Change "camera's location" to "camera's viewpoint" in everything from the line containing "How far apart" down to the line containing "Studying the image, would", and write out those lines again with nothing else altered.

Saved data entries
•••••

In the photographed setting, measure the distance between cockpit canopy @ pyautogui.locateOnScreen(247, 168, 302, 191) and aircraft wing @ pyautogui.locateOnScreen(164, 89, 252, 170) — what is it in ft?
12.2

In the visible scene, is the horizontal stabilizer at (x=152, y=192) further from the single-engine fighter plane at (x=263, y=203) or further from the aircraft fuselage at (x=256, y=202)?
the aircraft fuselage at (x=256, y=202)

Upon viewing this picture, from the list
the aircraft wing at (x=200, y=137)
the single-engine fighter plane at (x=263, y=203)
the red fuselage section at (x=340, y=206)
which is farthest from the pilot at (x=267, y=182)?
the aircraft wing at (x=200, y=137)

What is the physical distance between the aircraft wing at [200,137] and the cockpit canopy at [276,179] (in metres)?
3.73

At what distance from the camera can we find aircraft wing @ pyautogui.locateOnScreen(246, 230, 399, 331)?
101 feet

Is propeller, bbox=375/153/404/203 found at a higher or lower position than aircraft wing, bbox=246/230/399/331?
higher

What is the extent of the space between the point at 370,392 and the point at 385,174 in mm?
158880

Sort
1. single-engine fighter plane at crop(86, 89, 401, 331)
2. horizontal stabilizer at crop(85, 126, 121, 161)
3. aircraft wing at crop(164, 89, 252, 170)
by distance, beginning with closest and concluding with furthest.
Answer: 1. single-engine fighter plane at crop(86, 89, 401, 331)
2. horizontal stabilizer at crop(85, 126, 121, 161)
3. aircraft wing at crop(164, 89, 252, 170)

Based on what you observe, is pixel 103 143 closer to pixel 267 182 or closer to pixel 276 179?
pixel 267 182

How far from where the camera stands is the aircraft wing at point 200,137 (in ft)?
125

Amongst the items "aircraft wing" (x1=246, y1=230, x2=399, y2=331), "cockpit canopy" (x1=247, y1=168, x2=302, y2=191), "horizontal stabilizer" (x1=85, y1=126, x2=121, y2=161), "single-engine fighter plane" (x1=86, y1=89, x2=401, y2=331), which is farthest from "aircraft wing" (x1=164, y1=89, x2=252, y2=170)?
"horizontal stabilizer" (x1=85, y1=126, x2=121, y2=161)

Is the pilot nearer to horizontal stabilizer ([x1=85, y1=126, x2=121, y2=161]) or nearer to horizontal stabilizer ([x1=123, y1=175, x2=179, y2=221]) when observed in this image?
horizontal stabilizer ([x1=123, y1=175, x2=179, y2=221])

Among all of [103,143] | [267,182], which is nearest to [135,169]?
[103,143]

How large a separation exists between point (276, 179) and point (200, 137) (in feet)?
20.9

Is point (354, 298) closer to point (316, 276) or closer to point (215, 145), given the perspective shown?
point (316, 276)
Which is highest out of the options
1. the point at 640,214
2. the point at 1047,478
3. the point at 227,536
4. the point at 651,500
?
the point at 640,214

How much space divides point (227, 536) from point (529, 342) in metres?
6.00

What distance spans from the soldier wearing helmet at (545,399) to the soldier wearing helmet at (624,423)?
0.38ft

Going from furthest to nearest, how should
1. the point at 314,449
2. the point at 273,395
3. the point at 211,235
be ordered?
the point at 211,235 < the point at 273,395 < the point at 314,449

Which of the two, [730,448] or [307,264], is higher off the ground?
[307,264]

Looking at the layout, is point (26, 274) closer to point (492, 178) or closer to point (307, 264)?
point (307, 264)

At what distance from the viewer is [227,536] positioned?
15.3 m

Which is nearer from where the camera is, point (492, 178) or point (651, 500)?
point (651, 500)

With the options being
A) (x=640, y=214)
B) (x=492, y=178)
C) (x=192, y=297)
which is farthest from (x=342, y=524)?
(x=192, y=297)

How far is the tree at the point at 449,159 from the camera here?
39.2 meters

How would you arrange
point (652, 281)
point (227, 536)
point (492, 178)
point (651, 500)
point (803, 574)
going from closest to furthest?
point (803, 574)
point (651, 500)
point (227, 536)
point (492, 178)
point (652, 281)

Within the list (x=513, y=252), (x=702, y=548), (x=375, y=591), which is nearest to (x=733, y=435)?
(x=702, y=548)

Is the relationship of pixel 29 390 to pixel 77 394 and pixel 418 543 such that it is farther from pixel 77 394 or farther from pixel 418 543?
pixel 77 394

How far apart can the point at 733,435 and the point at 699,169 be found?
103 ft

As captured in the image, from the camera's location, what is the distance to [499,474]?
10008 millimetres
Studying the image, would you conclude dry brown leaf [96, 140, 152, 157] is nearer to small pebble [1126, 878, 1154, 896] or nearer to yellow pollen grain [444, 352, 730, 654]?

•••••

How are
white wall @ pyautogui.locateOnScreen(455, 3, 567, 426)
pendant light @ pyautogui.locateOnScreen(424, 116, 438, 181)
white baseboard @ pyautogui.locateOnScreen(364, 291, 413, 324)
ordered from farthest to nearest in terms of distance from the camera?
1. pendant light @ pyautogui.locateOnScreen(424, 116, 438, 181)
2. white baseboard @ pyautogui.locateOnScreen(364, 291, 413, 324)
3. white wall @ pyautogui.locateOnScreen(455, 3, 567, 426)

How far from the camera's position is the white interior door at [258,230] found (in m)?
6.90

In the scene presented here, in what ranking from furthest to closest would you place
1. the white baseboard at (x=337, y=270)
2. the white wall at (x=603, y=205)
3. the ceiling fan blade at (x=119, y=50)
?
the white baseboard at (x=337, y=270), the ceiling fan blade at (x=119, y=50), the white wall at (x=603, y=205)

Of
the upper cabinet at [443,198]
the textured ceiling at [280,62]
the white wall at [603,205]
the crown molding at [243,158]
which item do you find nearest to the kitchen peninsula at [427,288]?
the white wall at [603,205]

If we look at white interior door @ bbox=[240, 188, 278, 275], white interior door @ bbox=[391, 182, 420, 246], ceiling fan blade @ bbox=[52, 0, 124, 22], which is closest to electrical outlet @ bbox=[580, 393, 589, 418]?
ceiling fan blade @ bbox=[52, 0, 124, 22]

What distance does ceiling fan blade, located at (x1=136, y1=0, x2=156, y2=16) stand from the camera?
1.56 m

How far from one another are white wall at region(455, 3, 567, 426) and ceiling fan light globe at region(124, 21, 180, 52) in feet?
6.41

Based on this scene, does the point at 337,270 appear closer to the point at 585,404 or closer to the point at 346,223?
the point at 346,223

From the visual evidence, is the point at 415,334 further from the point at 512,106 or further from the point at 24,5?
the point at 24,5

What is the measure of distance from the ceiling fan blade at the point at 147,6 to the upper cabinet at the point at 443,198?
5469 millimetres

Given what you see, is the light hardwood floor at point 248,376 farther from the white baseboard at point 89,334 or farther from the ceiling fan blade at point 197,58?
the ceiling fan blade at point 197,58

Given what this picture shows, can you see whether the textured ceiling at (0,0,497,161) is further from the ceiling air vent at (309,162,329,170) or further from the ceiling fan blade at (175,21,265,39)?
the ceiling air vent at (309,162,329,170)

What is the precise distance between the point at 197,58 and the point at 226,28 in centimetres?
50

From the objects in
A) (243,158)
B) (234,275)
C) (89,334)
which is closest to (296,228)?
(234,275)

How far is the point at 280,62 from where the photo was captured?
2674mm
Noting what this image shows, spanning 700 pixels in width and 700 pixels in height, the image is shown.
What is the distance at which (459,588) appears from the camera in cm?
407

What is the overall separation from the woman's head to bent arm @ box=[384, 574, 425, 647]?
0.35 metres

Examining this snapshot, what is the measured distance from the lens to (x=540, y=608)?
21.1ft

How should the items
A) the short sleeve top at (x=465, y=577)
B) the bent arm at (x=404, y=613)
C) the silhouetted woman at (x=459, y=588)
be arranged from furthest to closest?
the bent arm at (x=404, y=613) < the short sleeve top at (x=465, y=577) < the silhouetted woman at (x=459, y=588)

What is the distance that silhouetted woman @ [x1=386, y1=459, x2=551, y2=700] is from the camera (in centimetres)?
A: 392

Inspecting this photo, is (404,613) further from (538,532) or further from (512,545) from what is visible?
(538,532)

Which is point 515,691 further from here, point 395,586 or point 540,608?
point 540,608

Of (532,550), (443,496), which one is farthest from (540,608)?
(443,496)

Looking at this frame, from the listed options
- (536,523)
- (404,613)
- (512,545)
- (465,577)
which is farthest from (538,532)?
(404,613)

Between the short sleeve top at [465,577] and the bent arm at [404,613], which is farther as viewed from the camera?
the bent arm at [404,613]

•••••

- Solution to this task
How far apart can the point at 733,435 and the point at 699,169 be found?
103 ft

As captured in the image, from the camera's viewpoint, what is the distance to [499,474]?
10008 millimetres
Studying the image, would you conclude dry brown leaf [96, 140, 152, 157] is nearer to small pebble [1126, 878, 1154, 896] or nearer to yellow pollen grain [444, 352, 730, 654]?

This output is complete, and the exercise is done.